Also notice the defense-in-depth: the schema says SELECT only, the handler also checks. This mirrors the patterns in our guide on reducing LLM hallucinations with structured output verification — never trust a single layer.
Step 4: Register the Skill With an Agent
# main.py
import anthropic
from dotenv import load_dotenv
from skills.db_query import DB_QUERY_SCHEMA, handle_db_query
load_dotenv()
client = anthropic.Anthropic()
# Map tool names to handler functions
SKILL_REGISTRY = {
"query_database": handle_db_query,
}
TOOLS = [DB_QUERY_SCHEMA] # Add more skills here as you build them
SYSTEM_PROMPT = (
"You are a data assistant for an e-commerce team. "

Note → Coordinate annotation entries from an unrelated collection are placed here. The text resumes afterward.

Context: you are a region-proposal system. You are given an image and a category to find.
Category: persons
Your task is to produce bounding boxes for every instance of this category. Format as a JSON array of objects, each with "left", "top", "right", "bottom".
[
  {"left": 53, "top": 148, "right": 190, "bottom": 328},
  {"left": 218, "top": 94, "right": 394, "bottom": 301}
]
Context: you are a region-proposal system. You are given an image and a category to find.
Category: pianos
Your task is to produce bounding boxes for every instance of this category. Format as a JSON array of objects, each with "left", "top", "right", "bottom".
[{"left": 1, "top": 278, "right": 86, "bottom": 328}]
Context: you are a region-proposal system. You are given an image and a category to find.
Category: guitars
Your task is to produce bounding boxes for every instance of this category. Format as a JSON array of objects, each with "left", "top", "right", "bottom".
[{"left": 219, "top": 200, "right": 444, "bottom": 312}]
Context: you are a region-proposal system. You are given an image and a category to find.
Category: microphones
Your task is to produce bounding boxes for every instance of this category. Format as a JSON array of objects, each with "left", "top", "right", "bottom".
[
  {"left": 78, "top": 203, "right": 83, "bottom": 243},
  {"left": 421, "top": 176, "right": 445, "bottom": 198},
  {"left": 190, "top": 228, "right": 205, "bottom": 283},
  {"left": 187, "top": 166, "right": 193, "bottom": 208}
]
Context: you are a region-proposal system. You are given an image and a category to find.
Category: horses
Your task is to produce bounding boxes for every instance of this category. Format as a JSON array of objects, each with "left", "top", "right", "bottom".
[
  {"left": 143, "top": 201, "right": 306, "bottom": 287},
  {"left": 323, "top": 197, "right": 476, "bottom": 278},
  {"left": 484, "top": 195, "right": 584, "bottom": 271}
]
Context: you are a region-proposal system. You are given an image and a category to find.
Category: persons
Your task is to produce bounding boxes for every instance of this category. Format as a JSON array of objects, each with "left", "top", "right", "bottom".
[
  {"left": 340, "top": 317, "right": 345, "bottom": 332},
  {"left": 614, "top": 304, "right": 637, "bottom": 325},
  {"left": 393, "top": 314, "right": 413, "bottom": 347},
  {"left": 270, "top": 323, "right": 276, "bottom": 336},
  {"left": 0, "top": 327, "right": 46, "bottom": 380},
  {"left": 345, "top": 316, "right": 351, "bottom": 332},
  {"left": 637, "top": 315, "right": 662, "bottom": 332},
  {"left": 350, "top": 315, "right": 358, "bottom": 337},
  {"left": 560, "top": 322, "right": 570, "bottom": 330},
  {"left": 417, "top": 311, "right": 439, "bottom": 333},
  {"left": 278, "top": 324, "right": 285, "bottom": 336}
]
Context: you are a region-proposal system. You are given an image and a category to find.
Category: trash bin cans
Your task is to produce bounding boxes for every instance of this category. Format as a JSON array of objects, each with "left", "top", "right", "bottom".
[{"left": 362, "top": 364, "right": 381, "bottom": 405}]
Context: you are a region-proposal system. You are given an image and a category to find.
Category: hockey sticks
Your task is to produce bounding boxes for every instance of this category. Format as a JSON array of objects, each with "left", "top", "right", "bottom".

"When users ask about orders, customers, or inventory, "
"use the query_database tool to retrieve accurate data. "
"Always confirm what data you found before interpreting it."
)
The registry pattern — a plain dict mapping tool names to callables — is intentionally simple. As your skill count grows, you can replace this with class-based registration or a plugin loader, but don’t over-engineer it at step zero.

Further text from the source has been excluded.